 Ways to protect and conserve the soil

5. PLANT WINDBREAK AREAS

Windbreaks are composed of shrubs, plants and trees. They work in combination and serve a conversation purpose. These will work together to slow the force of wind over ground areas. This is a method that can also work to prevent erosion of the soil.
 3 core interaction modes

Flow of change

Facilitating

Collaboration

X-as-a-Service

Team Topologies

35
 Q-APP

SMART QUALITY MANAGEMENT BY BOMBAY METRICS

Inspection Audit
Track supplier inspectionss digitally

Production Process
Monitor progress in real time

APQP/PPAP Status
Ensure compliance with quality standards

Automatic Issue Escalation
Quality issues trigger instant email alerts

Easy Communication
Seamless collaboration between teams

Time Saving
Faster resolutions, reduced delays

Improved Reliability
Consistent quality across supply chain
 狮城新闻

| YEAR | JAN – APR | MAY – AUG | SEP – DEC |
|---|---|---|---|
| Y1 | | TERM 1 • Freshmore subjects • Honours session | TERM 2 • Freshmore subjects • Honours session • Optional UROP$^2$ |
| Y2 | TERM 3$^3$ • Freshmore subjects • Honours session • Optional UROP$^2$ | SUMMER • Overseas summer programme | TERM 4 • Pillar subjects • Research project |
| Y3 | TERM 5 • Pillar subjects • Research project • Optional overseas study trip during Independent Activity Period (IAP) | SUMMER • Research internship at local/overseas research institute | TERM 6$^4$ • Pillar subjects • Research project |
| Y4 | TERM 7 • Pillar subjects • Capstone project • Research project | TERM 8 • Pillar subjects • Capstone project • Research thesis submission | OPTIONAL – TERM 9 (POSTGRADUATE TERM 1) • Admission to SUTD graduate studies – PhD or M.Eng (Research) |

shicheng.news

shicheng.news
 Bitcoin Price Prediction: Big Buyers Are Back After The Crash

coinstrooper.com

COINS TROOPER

○ ○ ○ ○

ABOUT THIS TASK | Copy each line above containing the string "Honours".

YOUR SOLUTION |
| Y1 | | TERM 1 • Freshmore subjects • Honours session | TERM 2 • Freshmore subjects • Honours session • Optional UROP$^2$ |
| Y2 | TERM 3$^3$ • Freshmore subjects • Honours session • Optional UROP$^2$ | SUMMER • Overseas summer programme | TERM 4 • Pillar subjects • Research project |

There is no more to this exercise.